Despite being labeled as terrorists by the government of Nigeria, the Shi’ites have vowed that they will never lay down their agitation for the release of their leader, Ibrahim El-Zakzaky, his wife, and several others in detention whose freedom is being allegedly denied by the government since 2015.
Though the Shi’ites who are also known as the Islamic Movement in Nigeria (IMN) had on Wednesday announced their decision to suspend street protests, some of their top functionaries said in Abuja, Nigeria’s capital city that the struggle for their release will continue by any means necessary.
Their Spokesman, Ibrahim Musa, explained in a statement that the decision to suspend street protests used to press for the release of El-Zakzaky; his wife and others, was to give room for “some new openings’’ into the resolution of the matter, including legal actions.
The suspension came as the Inspector General of Police, Muhammad Adamu, had on Tuesday said IMN members would be treated as terrorists if they embark on further protests in the wake of the proscription.

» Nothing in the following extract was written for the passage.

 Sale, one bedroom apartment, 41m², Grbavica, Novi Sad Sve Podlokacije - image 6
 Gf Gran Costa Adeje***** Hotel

Spokesperson for the Amnesty International in Nigeria, Isa Sanusi, in a reaction by the global rights group said, ‘’the proscription of the Shi’ites is a deliberate attempt to divert attention from crucial issues including; justice for the massacre of over 350 in Zaria in December 2015 as well many other IMN supporters killed by security agencies over the years.’’

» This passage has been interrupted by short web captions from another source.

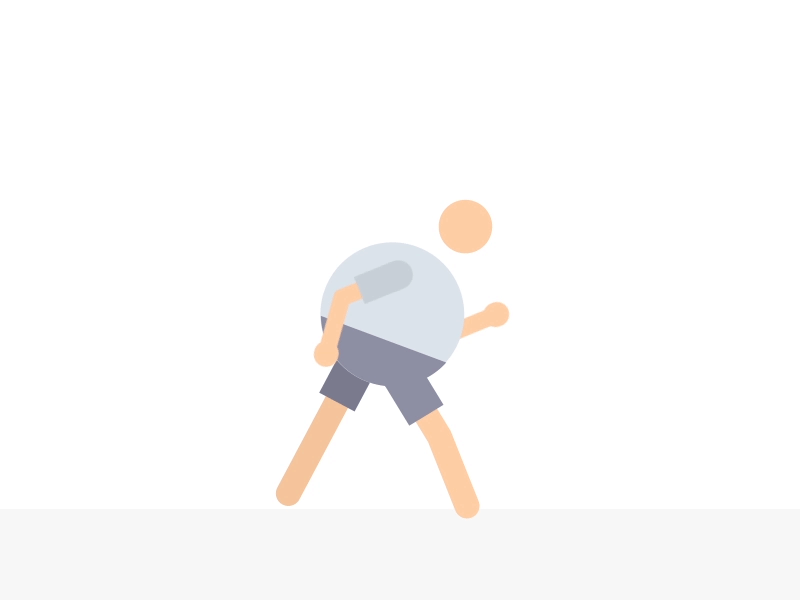 Angry Walk Cycle References Character Walk Cycles – Matthew Hart
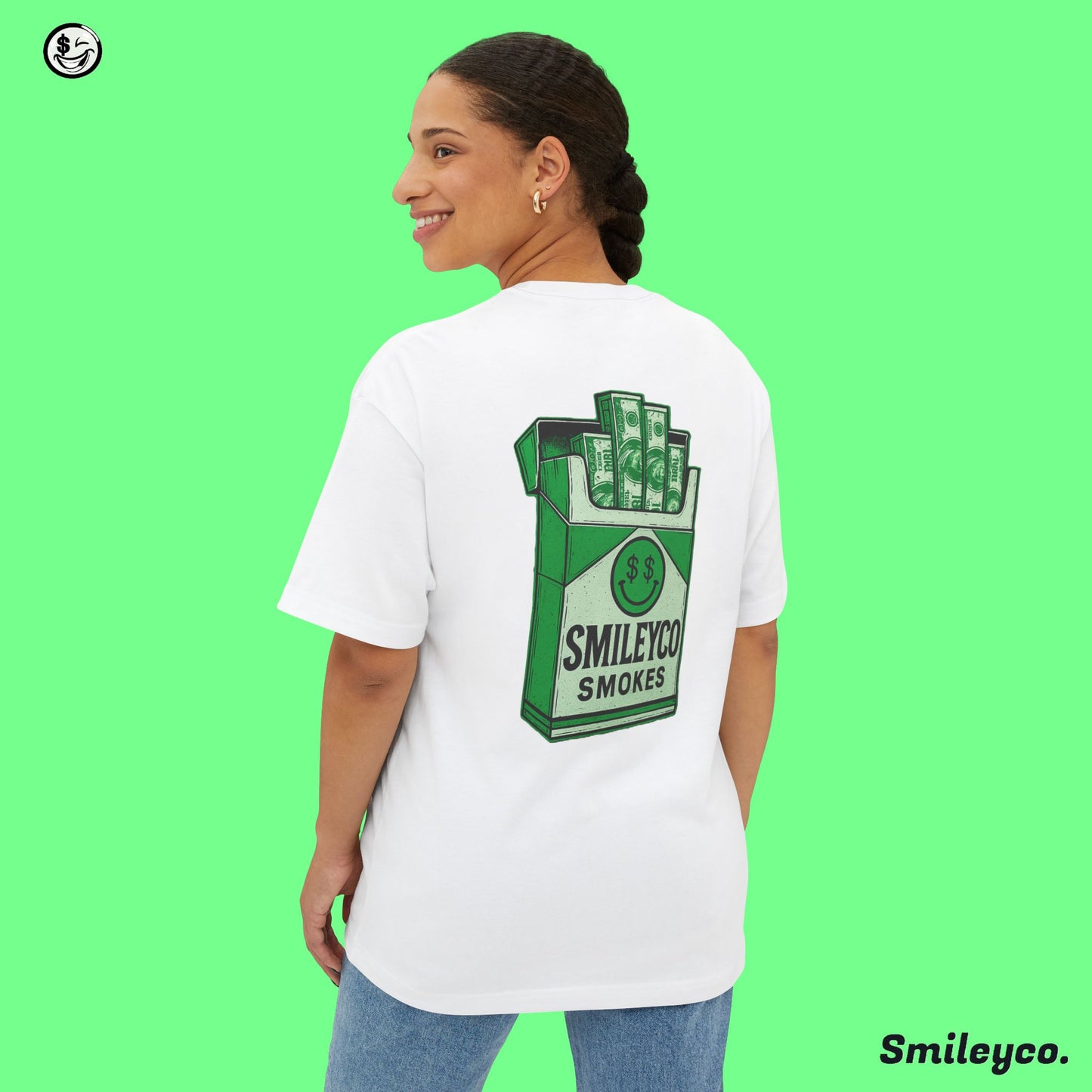 Smile Smokes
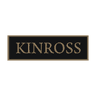 Logo Kinross Brasil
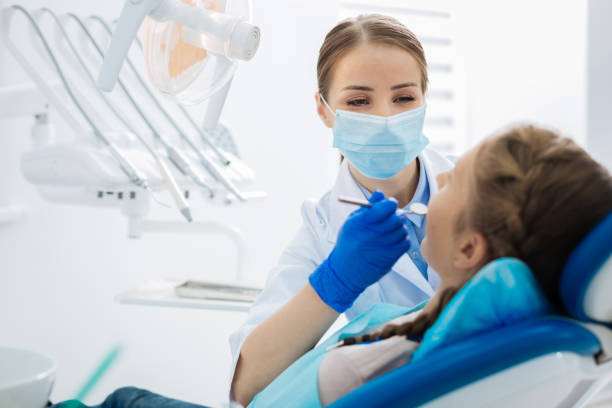 Professional Dental Services in Lakewood, NY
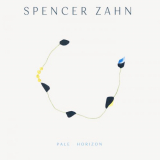 Spencer Zahn - Pale Horizon '2022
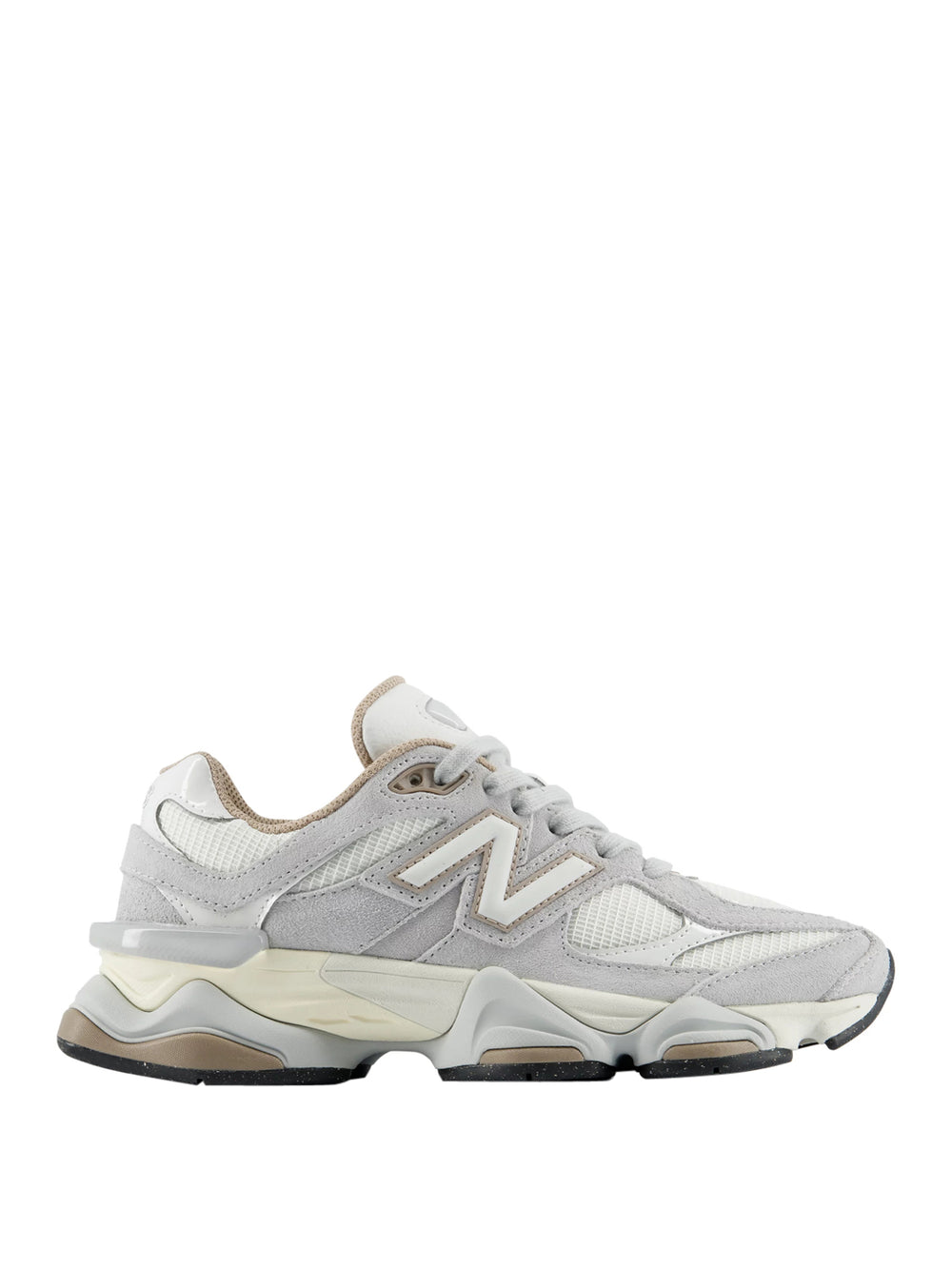 New Balance Sneakers New Balance 9060 Grigio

According to the human rights group, “many members of IMN have been missing since 2015; their families and relatives a yet to know their fate and their search for justice has been largely ignored by Nigerian authorities,” the statement added. Despite federal high court order of December 2016 Nigerian authorities have continued to keep Ibraheem El-Zakzaky in unlawful detention and his bail application perpetually delayed, despite repeated concerns over the deterioration of his health.

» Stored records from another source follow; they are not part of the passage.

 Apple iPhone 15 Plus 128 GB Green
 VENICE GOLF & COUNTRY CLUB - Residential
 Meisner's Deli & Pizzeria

“The fact that authorities have not indicated any attempt to investigate and ensure justice in all incidences involving IMN clearly shows a government resolve to deprive them of their fundamental human rights. We insist that Nigerian authorities ensure justice in all cases involving all Nigerians, including IMN.’’
But, the administration of President Muhammadu Buhari has been arguing that the proscription does not violate the Constitution but only aims at curbing the excesses of alleged violent elements among the IMN members.
However, Musa, in their statement, said the suspension of street protests will give room for the proper prosecution of the court case. “The Islamic Movement in Nigeria do hereby announce to the general public and the international community that it has temporarily suspended its Free Zakzaky street protests to allow for some new openings into the resolution of the problems, especially the court case instituted by our lawyers on the proscription order made by the Federal Government this wee,’’ he said.
He said, “It has taken this step in good faith out of respect for some eminent people and groups, whose input in the resolution of the problems appears genuine and we sincerely hope an amicable way could be found to solve the crises surrounding the illegal detention of our leader for almost four years now. If at all any protest occurs anywhere in the country, it might be this notice hasn’t reached those in the field or this message is misunderstood or it is some security agents who are mischievously behind it as they have been doing in an attempt to smear our image and be seen as unruly people rather than as victims of savage oppression since 2015.
“The Islamic Movement wishes to thank both national and international civil rights activists and organisations who have been busy demanding the protection of our fundamental human rights as enshrined in the constitution. We also thank the press, both national and international, and the social media activists for the full coverage of our activities throughout the struggle for justice.We are committed to exploring the new openings we have seen in resolving this protracted issue.’’
Abuja had obtained the ex-parte order on the proscription of the group on Friday, about three days after a bloody clash between members of the group and police in Abuja claimed the lives of the Deputy Commissioner of Police in charge of Operations, Federal Capital Territory Command, Usman Umar, and a Channels TV journalist, Precious Owolabi.
Justice Nkeonye Maha in her ruling on the previous Friday ordered the proscription of the organization, designated the activities of the sect in any part of Nigeria “as acts of terrorism and illegality,’’ and also ordered the government to publish the order in its gazette and in two national dailies.